At around age 18, I found myself at a crossroads. Having independently released my one-woman-band progressive rock opus Tempus, my next steps were unclear for reasons both practical and creative. I felt that my current approach was no longer fulfilling my artistic inclinations and professional ambitions.

Although I first began listening to The Hilliard Ensemble because of my long-standing love of Early Music, it was their recordings of contemporary music that showed to me that the kinds of artistic expression I’d been seeking through other genres and methods of music making could be realized through “classical” performance practices, aesthetics, and venues. The album A Hilliard Songbook, in particular, opened up a world of possibilities to me.

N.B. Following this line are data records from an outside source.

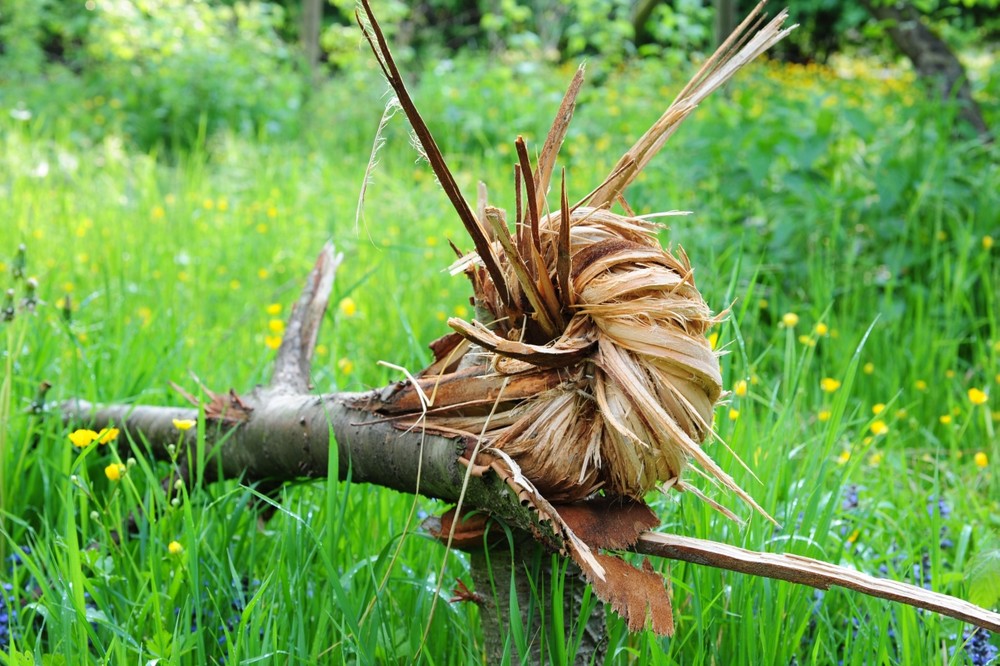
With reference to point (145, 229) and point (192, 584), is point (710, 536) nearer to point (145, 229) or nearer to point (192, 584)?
point (192, 584)

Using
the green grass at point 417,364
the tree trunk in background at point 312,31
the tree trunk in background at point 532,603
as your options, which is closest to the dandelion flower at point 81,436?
the green grass at point 417,364

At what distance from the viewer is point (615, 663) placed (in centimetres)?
138

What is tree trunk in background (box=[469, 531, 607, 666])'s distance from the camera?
1.23m

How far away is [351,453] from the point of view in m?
1.34

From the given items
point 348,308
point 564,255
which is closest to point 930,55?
point 348,308

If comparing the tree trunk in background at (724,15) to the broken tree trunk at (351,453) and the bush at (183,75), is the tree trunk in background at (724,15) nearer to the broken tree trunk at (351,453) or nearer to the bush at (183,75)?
the bush at (183,75)

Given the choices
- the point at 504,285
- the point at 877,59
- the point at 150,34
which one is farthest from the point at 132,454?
the point at 877,59

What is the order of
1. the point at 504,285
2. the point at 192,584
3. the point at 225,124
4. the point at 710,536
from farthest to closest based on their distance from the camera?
the point at 225,124 < the point at 710,536 < the point at 192,584 < the point at 504,285

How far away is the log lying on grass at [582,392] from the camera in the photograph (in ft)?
3.41

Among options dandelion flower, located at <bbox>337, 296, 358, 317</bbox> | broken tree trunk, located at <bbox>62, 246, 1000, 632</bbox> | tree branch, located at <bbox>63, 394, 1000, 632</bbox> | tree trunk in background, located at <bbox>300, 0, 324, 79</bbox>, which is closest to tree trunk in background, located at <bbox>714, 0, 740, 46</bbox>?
dandelion flower, located at <bbox>337, 296, 358, 317</bbox>

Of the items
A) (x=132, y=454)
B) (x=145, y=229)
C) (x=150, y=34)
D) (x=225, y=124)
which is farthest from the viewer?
(x=150, y=34)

The new music The Hilliard Ensemble recorded was unlike anything I’d heard. And, unlike the broad gloss of choral music, or the 19th century-derived aesthetic of modern operatic singing (both of which I have come to appreciate in their own right), there was an intense, jewel-like delicacy in the Hilliards’ singing. In one of my old favorites among their interpretations of newly-composed music, Stephen Hartke’s Cathedral in the Thrashing Rain, every note, rhythm, and gesture emerges in sharp relief; every opportunity for expression is captured and realized, born out of a tremendous sensitivity to text, line, and harmony.

Their performances were immaculate yet intimate; technical, yet seemingly effortless; overwhelmingly beautiful but, above all, utterly human. They blended their voices in a way that was both balanced yet individualistic, taking full advantage of the inherent transparency of the small ensemble sound. Whenever I have listened to this group, I hear not only “The Hilliard Ensemble” but the perfectly allied voices of David James, Rogers Covey-Crump, Steven Harrold (or John Potter), and Gordon Jones, plus the ineffable ambience that the combination of those voices produces.

Although I had certainly experienced classical music before hearing The Hilliard Ensemble, through their recordings I began to realize that contemporary concert music might be “my” music.

It was with all of this ringing in my ears that in 2007 I wrote a 12-minute setting of Saint Augustine for solo soprano, countertenor, tenor, and bass, titled Memory (listen to an excerpt). This was my first completed composition that was 1) fully notated, 2) envisioned for classically trained performers, and which 3) didn’t involve drum set and/or guitar! I was extremely fortunate to have the opportunity to record this work with top-notch singers in NYC (members of Lionheart, et al).

This recording went into my artistic portfolio and helped me to secure spots and scholarships in several composition programs (including New England Conservatory, where I went on to pursue my Bachelor of Music). Now, seven years later, I’ve completed a Master of Music at New York University and produced compositions and performances for chamber ensembles, orchestra, multimedia, and voice, including a staged one-act monodrama for tenor, The Coming of Spring, .

As The Hilliard Ensemble ends its long career this evening, I’m faced with the knowledge that I’ll never have the opportunity of fulfilling my “bucket list” dream of composing a work to be performed by this group. However, while contemplating the pivotal influence that the Hilliards had on my path, I renew my hope that I might someday have an opportunity to revisit writing for small vocal ensemble and continue following the inspiration of this group in future, unforeseen ways.